# START OF RECORD EXTRACTS

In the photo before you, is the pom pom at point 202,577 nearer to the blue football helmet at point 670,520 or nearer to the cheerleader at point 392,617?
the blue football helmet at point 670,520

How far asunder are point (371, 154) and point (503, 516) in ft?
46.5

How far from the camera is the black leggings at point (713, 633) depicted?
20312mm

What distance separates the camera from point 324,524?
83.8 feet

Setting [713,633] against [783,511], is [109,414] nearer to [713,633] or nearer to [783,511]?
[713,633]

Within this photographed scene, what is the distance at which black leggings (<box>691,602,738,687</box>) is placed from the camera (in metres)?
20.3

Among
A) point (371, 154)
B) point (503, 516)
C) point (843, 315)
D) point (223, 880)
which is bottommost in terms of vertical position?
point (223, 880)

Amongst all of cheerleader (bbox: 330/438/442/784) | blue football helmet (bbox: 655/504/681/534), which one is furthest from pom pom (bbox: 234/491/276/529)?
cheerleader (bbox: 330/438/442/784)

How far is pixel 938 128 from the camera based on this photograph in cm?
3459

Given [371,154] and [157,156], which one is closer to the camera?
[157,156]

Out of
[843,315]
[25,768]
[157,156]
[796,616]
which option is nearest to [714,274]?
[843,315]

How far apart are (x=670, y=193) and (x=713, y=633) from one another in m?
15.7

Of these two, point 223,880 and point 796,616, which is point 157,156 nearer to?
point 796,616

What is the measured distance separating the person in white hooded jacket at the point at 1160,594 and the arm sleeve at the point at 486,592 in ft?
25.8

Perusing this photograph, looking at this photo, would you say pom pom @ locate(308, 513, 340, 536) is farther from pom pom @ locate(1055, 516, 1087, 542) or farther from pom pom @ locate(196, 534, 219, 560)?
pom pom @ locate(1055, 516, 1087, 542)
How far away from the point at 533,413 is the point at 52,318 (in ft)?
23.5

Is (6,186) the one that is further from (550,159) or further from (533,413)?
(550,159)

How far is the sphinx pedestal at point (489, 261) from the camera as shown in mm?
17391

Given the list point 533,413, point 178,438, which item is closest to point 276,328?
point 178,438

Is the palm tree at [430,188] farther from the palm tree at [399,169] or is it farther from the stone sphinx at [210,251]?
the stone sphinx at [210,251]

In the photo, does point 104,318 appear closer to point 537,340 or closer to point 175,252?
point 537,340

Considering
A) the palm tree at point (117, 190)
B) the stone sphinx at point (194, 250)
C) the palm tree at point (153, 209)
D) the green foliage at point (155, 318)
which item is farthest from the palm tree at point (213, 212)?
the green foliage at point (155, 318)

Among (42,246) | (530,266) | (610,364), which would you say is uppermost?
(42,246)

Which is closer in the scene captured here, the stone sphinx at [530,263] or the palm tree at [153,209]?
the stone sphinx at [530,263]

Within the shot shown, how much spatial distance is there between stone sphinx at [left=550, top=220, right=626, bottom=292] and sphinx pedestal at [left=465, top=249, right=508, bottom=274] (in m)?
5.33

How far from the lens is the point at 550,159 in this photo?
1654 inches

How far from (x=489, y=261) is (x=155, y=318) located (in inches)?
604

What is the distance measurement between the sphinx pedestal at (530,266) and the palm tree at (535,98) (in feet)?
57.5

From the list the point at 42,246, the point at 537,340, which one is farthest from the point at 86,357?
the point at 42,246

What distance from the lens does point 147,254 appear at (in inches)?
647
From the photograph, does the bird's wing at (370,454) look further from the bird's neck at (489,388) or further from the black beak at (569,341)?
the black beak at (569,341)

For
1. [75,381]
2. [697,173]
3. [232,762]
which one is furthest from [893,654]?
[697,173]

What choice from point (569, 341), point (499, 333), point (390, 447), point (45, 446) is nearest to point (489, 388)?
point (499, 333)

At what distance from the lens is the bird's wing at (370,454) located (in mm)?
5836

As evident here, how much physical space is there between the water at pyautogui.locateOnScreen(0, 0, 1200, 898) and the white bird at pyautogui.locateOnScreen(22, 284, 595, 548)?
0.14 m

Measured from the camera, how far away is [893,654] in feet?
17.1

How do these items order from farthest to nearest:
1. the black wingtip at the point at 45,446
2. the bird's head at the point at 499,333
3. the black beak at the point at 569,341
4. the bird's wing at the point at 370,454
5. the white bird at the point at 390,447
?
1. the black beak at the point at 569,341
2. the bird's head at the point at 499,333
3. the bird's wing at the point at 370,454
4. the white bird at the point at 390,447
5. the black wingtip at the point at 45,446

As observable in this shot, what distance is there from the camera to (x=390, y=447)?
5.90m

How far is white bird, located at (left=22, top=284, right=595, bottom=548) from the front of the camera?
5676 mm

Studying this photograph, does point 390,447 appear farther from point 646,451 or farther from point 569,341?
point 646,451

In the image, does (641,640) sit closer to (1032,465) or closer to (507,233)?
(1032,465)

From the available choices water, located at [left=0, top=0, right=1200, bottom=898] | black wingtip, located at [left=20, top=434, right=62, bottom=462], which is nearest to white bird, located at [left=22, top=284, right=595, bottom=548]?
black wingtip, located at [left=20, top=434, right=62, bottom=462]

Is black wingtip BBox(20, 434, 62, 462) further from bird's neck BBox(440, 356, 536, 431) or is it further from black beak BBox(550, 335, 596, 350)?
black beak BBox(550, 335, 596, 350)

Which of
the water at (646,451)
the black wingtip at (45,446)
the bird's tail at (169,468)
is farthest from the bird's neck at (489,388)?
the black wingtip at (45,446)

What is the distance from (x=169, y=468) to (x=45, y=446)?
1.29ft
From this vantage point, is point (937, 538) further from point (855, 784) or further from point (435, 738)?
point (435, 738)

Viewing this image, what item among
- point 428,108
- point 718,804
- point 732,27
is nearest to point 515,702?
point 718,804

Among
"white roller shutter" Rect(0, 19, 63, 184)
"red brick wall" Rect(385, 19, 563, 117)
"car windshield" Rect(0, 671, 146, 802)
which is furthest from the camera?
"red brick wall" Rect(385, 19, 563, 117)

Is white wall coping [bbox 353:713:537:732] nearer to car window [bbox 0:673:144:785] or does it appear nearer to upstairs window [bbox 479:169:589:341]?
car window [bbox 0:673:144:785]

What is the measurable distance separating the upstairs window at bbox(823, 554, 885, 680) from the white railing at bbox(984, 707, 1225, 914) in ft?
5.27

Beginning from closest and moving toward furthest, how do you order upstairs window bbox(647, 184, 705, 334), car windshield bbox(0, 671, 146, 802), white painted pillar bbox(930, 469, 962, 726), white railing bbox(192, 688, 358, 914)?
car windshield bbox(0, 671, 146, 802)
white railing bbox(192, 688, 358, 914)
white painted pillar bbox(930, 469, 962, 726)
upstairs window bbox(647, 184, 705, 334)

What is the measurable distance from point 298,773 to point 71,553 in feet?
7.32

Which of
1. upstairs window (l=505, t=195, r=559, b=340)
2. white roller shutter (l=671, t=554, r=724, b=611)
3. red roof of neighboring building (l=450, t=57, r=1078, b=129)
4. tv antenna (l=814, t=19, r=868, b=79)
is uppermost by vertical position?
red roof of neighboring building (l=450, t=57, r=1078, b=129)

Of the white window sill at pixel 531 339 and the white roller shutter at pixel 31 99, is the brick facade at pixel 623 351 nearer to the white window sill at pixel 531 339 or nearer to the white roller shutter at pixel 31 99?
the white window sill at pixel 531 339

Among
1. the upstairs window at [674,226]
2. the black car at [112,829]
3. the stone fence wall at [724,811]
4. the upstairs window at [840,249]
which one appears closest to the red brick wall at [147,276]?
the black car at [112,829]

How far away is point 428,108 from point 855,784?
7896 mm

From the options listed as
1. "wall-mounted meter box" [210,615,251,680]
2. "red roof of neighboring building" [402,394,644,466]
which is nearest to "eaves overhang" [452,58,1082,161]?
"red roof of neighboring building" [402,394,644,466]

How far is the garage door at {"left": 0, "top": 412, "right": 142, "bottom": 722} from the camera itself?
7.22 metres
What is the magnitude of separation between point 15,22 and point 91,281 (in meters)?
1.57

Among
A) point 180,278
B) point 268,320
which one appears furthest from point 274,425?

# END OF RECORD EXTRACTS

== REQUIRED WORK ==
Recast the data lines as a numbered list, starting with the line that contains "From the options listed as" and going on through the line that contains "7.22 metres", leaving out any blank lines.

== CORRECT RESULT ==
1. From the options listed as
2. 1. "wall-mounted meter box" [210,615,251,680]
3. 2. "red roof of neighboring building" [402,394,644,466]
4. which is nearest to "eaves overhang" [452,58,1082,161]?
5. "red roof of neighboring building" [402,394,644,466]
6. How far is the garage door at {"left": 0, "top": 412, "right": 142, "bottom": 722} from the camera itself?
7. 7.22 metres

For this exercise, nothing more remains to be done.